Thursday, November 7, 2013 : 12:10 PM
Washington Ballroom (Westin Georgetown)

*Names in bold indicate Presenter

Sandra Decker, National Center for Health Statistics and Genevieve Kenney, Urban Institute
Under the Affordable Care Act (ACA), states can extend Medicaid eligibility to nearly all adults with income up to 138% of the federal poverty level (FPL) with full Federal financing from 2014 through 2016.  Information on the health care needs, health risks, and likely health care use of the uninsured adults who could gain coverage under the ACA could help Medicaid programs prepare for the expansion. This paper uses data from the National Health and Nutrition Examination Survey (NHANES) 2007-2010 to analyze health conditions among uninsured adults aged 19-64 who have income no more than 138% FPL in comparison to adults currently on Medicaid.  We compared the prevalence of risk factors (e.g. self-reported smoking status, exercise, alcohol use, illegal drug use, and obesity) and measures of health status (some self-reported and some based on results from laboratory tests).  Health conditions based on lab tests were hypertension, diabetes, and hypercholesterolemia. For those with one of these three conditions, we evaluated the proportion whose condition was undiagnosed or uncontrolled.  Analyses used sample weights and standard errors accounted for the complex design of the survey. Wald F-tests were used for comparisons.  Statistical significance was assessed at p < 0.05.   
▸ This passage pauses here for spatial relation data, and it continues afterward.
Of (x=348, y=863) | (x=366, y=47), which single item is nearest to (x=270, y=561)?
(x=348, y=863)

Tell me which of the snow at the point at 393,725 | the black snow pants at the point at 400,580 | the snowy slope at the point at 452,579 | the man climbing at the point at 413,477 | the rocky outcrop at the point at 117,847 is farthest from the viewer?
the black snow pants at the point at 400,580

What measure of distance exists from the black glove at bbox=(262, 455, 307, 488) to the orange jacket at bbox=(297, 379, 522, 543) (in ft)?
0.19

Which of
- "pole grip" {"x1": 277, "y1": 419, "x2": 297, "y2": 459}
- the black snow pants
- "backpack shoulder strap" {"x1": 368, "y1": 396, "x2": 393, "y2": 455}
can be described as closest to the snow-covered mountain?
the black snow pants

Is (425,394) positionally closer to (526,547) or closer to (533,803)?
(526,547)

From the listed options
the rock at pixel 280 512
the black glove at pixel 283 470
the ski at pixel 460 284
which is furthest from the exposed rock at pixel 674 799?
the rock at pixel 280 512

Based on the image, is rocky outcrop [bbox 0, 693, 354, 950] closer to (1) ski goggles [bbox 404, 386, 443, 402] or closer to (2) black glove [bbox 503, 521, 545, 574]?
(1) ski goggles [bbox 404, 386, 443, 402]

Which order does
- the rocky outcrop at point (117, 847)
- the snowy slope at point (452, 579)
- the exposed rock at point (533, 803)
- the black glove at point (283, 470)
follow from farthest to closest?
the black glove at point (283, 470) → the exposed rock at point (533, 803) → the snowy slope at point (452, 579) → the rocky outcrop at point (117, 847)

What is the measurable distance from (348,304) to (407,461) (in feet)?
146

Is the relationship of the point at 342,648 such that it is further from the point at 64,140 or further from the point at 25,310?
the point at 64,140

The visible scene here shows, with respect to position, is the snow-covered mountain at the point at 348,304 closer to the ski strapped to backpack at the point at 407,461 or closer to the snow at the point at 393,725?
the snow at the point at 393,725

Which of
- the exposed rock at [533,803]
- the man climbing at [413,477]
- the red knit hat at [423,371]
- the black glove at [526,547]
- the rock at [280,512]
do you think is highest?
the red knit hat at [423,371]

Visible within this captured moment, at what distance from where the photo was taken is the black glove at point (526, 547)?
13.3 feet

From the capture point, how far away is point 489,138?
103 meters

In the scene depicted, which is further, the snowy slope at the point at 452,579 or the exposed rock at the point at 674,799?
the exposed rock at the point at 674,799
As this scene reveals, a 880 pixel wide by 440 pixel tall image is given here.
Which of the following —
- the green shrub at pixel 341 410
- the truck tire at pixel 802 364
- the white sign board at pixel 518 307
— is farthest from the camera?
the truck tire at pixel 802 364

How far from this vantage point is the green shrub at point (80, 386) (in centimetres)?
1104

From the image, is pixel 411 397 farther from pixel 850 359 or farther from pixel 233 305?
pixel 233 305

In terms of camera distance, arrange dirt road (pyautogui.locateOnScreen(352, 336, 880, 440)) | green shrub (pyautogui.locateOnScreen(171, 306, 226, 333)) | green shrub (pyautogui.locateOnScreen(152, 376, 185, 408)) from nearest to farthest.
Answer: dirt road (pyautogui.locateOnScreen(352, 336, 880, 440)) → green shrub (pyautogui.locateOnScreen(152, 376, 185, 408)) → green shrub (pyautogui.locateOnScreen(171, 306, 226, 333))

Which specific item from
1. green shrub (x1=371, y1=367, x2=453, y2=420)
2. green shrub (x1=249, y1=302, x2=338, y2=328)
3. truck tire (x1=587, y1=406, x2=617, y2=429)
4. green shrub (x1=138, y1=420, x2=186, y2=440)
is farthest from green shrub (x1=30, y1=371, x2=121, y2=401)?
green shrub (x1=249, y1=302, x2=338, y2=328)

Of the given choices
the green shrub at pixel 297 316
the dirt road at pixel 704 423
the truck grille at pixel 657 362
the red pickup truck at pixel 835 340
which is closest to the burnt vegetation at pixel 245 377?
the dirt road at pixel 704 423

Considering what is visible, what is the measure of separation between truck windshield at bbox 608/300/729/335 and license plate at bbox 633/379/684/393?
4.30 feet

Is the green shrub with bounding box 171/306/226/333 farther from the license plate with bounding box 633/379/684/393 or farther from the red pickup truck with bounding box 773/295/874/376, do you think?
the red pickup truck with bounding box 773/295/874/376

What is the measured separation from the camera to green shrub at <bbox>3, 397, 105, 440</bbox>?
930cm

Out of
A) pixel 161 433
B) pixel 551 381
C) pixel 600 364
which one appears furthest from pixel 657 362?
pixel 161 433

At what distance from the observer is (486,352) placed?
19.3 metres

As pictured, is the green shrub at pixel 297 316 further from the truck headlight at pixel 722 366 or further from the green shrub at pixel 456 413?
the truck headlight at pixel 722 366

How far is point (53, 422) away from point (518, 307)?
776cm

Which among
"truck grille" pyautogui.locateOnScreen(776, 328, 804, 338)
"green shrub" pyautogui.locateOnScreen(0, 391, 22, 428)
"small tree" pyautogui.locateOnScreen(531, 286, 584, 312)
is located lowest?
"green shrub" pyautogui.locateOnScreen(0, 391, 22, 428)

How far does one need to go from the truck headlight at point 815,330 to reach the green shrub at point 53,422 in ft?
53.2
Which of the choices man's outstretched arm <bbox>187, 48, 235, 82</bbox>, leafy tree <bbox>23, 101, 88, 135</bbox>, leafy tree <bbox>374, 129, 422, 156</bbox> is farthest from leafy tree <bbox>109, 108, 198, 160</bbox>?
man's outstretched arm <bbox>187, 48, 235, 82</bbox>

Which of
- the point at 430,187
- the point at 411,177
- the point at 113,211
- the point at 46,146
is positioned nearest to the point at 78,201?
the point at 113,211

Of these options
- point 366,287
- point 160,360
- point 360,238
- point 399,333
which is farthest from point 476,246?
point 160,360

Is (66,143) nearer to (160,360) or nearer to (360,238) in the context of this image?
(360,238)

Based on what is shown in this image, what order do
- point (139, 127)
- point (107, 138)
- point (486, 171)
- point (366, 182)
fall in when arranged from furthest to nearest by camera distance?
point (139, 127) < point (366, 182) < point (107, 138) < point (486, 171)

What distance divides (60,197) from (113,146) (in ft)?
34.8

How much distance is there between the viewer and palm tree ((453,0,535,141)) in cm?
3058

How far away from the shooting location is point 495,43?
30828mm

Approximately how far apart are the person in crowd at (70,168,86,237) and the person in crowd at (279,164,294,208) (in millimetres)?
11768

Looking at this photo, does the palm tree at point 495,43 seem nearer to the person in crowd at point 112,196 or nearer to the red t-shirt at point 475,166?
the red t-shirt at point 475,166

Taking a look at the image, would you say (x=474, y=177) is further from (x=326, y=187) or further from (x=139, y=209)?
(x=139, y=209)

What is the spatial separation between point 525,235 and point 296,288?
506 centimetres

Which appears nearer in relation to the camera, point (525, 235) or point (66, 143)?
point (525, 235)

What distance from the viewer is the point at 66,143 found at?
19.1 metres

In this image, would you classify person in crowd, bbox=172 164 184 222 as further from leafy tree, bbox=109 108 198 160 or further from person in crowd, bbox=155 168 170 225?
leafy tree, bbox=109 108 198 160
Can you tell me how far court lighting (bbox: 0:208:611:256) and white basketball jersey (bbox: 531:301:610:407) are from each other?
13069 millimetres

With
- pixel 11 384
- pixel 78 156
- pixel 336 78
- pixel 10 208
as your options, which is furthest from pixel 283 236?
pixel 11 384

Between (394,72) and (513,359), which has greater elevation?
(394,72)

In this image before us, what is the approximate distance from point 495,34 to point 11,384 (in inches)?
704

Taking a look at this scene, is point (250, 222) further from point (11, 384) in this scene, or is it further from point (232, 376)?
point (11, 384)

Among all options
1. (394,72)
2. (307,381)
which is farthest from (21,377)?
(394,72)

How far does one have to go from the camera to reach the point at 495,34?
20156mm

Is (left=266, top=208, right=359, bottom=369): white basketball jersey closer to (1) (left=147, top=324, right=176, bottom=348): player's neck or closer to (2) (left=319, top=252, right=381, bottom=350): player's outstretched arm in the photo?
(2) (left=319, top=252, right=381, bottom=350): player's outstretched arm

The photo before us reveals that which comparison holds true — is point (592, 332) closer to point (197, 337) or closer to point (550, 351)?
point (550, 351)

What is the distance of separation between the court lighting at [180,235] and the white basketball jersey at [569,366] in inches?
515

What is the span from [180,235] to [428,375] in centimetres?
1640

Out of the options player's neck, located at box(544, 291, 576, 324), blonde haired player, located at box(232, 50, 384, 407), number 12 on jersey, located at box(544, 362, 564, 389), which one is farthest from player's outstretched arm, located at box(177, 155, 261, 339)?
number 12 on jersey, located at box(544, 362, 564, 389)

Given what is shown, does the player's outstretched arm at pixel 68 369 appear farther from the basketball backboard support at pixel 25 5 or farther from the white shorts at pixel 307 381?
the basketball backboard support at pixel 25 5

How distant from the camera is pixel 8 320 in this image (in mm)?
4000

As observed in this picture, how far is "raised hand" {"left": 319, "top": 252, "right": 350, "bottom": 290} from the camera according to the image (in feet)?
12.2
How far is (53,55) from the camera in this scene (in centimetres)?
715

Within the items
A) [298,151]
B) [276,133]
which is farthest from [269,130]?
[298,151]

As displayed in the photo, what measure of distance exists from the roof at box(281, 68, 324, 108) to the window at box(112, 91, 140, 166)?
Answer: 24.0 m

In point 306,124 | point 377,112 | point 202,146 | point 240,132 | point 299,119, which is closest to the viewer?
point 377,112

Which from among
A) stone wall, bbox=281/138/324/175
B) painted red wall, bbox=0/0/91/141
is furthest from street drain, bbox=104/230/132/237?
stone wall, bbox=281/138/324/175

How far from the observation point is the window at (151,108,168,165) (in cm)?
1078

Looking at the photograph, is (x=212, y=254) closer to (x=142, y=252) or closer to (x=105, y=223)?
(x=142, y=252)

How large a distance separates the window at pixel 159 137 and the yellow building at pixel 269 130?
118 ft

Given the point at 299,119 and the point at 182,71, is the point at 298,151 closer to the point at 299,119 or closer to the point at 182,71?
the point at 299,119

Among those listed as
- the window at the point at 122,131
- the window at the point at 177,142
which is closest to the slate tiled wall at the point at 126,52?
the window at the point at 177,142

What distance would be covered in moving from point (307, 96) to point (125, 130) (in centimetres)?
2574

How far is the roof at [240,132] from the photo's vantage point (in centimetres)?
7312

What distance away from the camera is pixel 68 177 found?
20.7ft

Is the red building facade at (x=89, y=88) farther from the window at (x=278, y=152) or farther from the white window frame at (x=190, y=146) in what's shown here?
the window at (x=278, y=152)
We find that the uninsured had some lower health risks relative to those who were already enrolled in Medicaid.  For example, they were less likely to be obese and more likely to exercise.  Still, one-third of the uninsured adults were obese, half currently smoked, one-quarter reported a functional limitation, and one-quarter reported their health as fair or poor, all factors that could contribute toward health care utilization and spending.   The uninsured were less likely than those on Medicaid to have one or more of the three chronic medical conditions we considered in more detail (diabetes, hypertension, hypercholesterolemia) (30.1%, CI 27.1-33.4 vs. 40.2%, CI 33.6-46.9).  However, conditional upon having a condition, they were more likely to have it undiagnosed or uncontrolled.  For instance, nearly one-third of uninsured adults with hypertension were undiagnosed (30.5%, CI 23.4- 37.6) as compared to 17.7% (CI 10.2-25.1) of Medicaid adults.  Nearly two-thirds (67.3%, CI 58.8-75.7) of the uninsured with hypertension had uncontrolled hypertension, compared to 40.2% (CI 29.9-50.5) of adults on Medicaid.

While uninsured with income less than 138 percent FPL have fewer health conditions on average than adults currently on Medicaid, there could be a need for care among those with undiagnosed health conditions in the early years following their enrollment in Medicaid.   This analysis suggests that if all of the uninsured enrolled, the uninsured who would gain Medicaid coverage would be healthier on average than adults currently enrolled in Medicaid.  However, we also found that about one-quarter of possible new Medicaid enrollees with diabetes, hypertension, or hypercholesterolemia did not have the problem diagnosed at the time of NHANES exam and over half did not have the problem properly controlled, suggesting need for care.